Give the data again in full, with every character unchanged.

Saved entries

-=-=-

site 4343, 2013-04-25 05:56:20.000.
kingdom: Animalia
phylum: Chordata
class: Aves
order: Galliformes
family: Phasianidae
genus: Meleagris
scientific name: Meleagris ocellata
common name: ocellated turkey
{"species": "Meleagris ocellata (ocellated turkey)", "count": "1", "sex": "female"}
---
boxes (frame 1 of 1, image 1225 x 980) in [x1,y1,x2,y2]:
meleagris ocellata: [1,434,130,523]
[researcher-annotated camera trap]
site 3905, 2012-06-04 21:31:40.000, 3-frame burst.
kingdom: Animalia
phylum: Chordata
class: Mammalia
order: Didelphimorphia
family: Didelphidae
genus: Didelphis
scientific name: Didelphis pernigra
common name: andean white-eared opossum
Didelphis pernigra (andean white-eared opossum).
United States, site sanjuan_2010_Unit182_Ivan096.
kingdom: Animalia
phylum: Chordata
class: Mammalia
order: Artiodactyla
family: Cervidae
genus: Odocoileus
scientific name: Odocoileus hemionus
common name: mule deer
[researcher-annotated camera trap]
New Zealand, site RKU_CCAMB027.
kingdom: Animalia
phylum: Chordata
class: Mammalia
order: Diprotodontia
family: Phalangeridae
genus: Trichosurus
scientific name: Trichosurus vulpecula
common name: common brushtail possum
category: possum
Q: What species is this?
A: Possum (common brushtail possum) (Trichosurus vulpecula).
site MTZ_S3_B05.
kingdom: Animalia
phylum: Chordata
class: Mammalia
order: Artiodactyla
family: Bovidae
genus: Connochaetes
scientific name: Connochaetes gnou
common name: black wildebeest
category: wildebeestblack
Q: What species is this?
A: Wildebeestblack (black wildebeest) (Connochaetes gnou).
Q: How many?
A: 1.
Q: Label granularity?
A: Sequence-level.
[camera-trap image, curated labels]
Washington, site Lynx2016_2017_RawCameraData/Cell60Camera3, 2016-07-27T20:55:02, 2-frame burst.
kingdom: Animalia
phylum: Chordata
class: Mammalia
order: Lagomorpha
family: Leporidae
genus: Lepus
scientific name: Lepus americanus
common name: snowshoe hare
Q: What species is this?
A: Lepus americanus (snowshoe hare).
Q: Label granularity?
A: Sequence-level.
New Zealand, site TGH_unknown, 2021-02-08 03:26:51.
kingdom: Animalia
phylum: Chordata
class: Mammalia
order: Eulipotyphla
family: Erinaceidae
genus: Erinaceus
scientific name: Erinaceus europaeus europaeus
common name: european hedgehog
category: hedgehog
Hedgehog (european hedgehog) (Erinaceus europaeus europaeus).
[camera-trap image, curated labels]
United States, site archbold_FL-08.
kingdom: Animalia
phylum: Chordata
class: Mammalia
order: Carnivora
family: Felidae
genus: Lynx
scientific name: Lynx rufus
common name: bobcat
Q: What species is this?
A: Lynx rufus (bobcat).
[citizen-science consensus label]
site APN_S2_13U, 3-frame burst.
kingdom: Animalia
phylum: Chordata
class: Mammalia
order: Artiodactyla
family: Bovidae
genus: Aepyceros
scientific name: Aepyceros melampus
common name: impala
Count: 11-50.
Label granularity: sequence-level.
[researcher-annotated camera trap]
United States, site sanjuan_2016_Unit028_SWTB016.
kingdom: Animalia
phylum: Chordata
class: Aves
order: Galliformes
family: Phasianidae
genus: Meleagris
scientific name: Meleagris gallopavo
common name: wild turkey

-=-=-

## Answer box
site 4343, 2013-04-25 05:56:20.000.
kingdom: Animalia
phylum: Chordata
class: Aves
order: Galliformes
family: Phasianidae
genus: Meleagris
scientific name: Meleagris ocellata
common name: ocellated turkey
{"species": "Meleagris ocellata (ocellated turkey)", "count": "1", "sex": "female"}
---
boxes (frame 1 of 1, image 1225 x 980) in [x1,y1,x2,y2]:
meleagris ocellata: [1,434,130,523]
[researcher-annotated camera trap]
site 3905, 2012-06-04 21:31:40.000, 3-frame burst.
kingdom: Animalia
phylum: Chordata
class: Mammalia
order: Didelphimorphia
family: Didelphidae
genus: Didelphis
scientific name: Didelphis pernigra
common name: andean white-eared opossum
Didelphis pernigra (andean white-eared opossum).
United States, site sanjuan_2010_Unit182_Ivan096.
kingdom: Animalia
phylum: Chordata
class: Mammalia
order: Artiodactyla
family: Cervidae
genus: Odocoileus
scientific name: Odocoileus hemionus
common name: mule deer
[researcher-annotated camera trap]
New Zealand, site RKU_CCAMB027.
kingdom: Animalia
phylum: Chordata
class: Mammalia
order: Diprotodontia
family: Phalangeridae
genus: Trichosurus
scientific name: Trichosurus vulpecula
common name: common brushtail possum
category: possum
Q: What species is this?
A: Possum (common brushtail possum) (Trichosurus vulpecula).
site MTZ_S3_B05.
kingdom: Animalia
phylum: Chordata
class: Mammalia
order: Artiodactyla
family: Bovidae
genus: Connochaetes
scientific name: Connochaetes gnou
common name: black wildebeest
category: wildebeestblack
Q: What species is this?
A: Wildebeestblack (black wildebeest) (Connochaetes gnou).
Q: How many?
A: 1.
Q: Label granularity?
A: Sequence-level.
[camera-trap image, curated labels]
Washington, site Lynx2016_2017_RawCameraData/Cell60Camera3, 2016-07-27T20:55:02, 2-frame burst.
kingdom: Animalia
phylum: Chordata
class: Mammalia
order: Lagomorpha
family: Leporidae
genus: Lepus
scientific name: Lepus americanus
common name: snowshoe hare
Q: What species is this?
A: Lepus americanus (snowshoe hare).
Q: Label granularity?
A: Sequence-level.
New Zealand, site TGH_unknown, 2021-02-08 03:26:51.
kingdom: Animalia
phylum: Chordata
class: Mammalia
order: Eulipotyphla
family: Erinaceidae
genus: Erinaceus
scientific name: Erinaceus europaeus europaeus
common name: european hedgehog
category: hedgehog
Hedgehog (european hedgehog) (Erinaceus europaeus europaeus).
[camera-trap image, curated labels]
United States, site archbold_FL-08.
kingdom: Animalia
phylum: Chordata
class: Mammalia
order: Carnivora
family: Felidae
genus: Lynx
scientific name: Lynx rufus
common name: bobcat
Q: What species is this?
A: Lynx rufus (bobcat).
[citizen-science consensus label]
site APN_S2_13U, 3-frame burst.
kingdom: Animalia
phylum: Chordata
class: Mammalia
order: Artiodactyla
family: Bovidae
genus: Aepyceros
scientific name: Aepyceros melampus
common name: impala
Count: 11-50.
Label granularity: sequence-level.
[researcher-annotated camera trap]
United States, site sanjuan_2016_Unit028_SWTB016.
kingdom: Animalia
phylum: Chordata
class: Aves
order: Galliformes
family: Phasianidae
genus: Meleagris
scientific name: Meleagris gallopavo
common name: wild turkey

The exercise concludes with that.